The site is a very beautiful one -- with a small series of crags in a rough paddock which is surrounded by green cultivated fields. The outcrop -- or series of outcrops -- called Garn Turne is made of the volcanic rocks of the Sealyham Volcanic Formation, intruded into or resting above dark grey silty shales and mudstones of Arenig (Ordovician) age. The rocks are older than the Fishguard Volcanic Formation -- green-grey in colour and with a rough knobbly surface texture. The rocks are classified as andesite and dacite lava and hyaloclastite, with some interbedded tuffaceous mudstones.
The crags consist of a series of vast detached and tumbledown blocks resting on bedrock outcrops with small cliff faces. Right across the paddock there are hundreds of other boulders and detached blocks, many of which are in approximately their "original" positions and others which have been moved downslope by slope processes over hundreds of thousands of years and possibly by Anglian ice action as well.

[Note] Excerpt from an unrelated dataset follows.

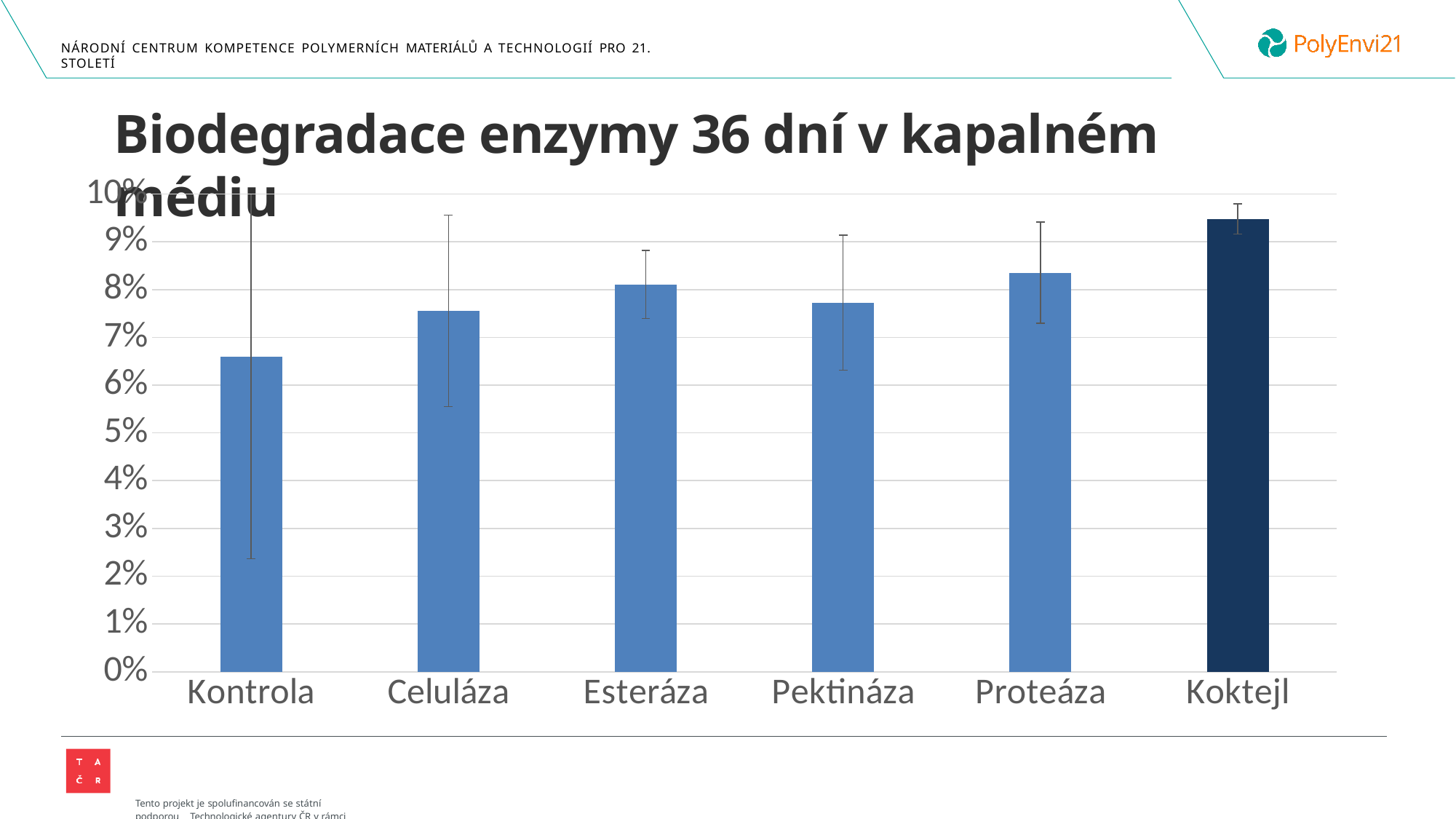
Is the value for Kontrola greater or less than 7%? less What is the title of the slide above the chart? Biodegradace enzymy 36 dní v kapalném médiu What kind of chart is shown on the slide? bar chart Which is larger, the value for Koktejl or the value for Kontrola? Koktejl Which category's bar is drawn in a darker colour than the others? Koktejl How many categories are plotted on the x axis? 6 Which category has the highest value? Koktejl Is the value for Pektináza greater or less than 8%? less Which category has the lowest value? Kontrola Which is larger, the value for Proteáza or the value for Celuláza? Proteáza Is the value for Koktejl greater or less than 9%? greater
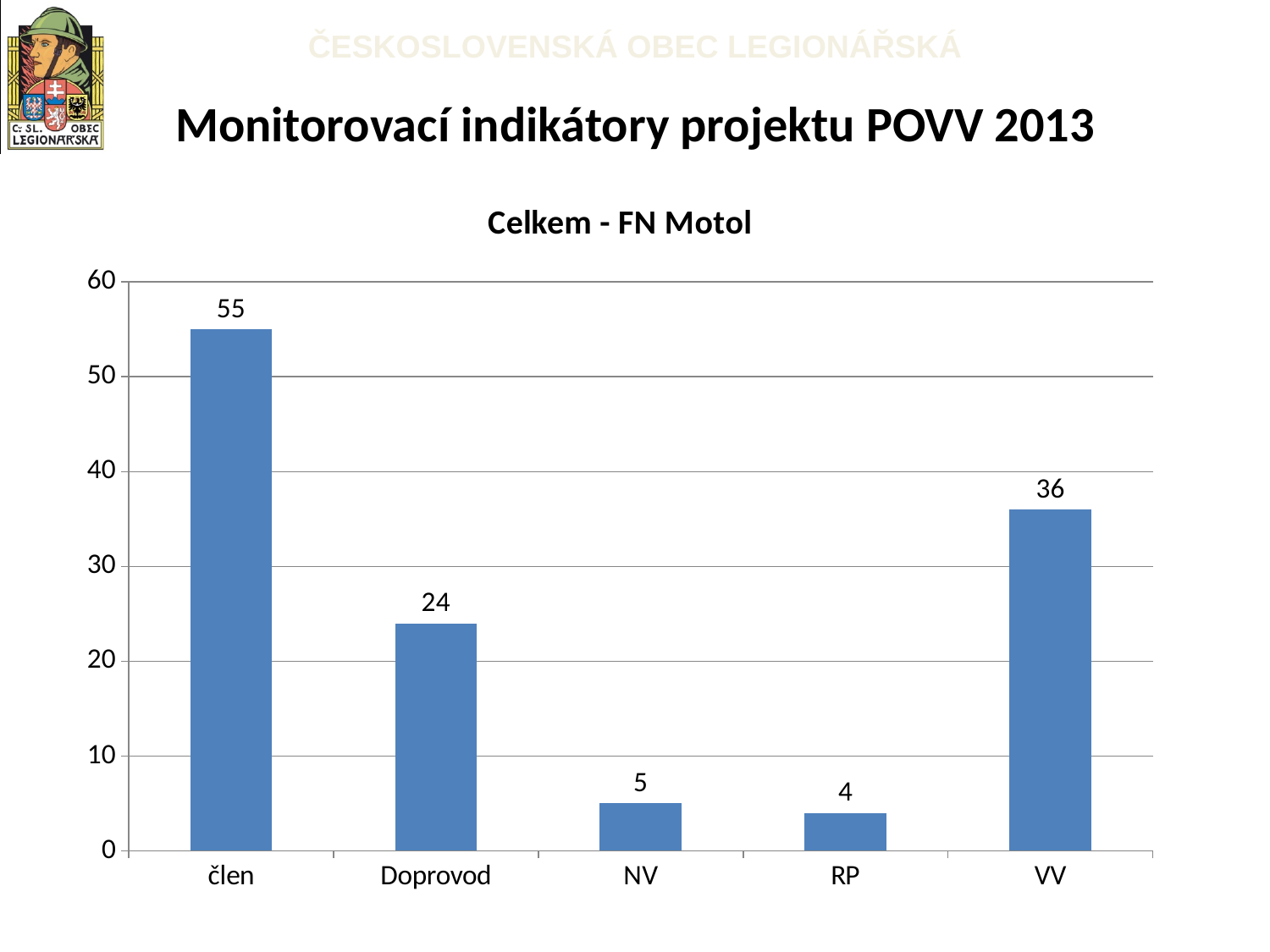
What is the value for RP? 4 How many categories are shown on the x axis? 5 What is the title of the chart? Celkem - FN Motol What is the value for člen? 55 What is the difference between the values for NV and RP? 1 Which is larger, the value for Doprovod or the value for VV? VV Which category has the highest value? člen Which category has the lowest value? RP What is the value for Doprovod? 24 What is the value for VV? 36 What kind of chart is shown? bar chart What is the difference between the values for člen and VV? 19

The famous earthfast dolmen excavated by Colin Richards and others a couple of years ago is just a huge slab of bedrock weighing more than 60 tonnes with other stones moved into position around it. Colin thought originally that the big "capstone" (if that is the right word) was quarried from the rock outcrops 50 - 100m upslope and moved to its lower position by the cromlech builders; but he seems now to have abandoned that idea. I agree that it was used where it was found, with a burial "chamber" simply excavated beneath it. The forecourt faces NE -- for the simple reason that that was the natural direction in which the stone "faced" when it was embedded in the ground.
The smaller stones do not appear to have been shaped at all by the men who placed them into position-- they have sub-rounded edges but rough and irregular outlines. Some of them have probably been moved a short distance by ice -- so they have again been used more or less where found.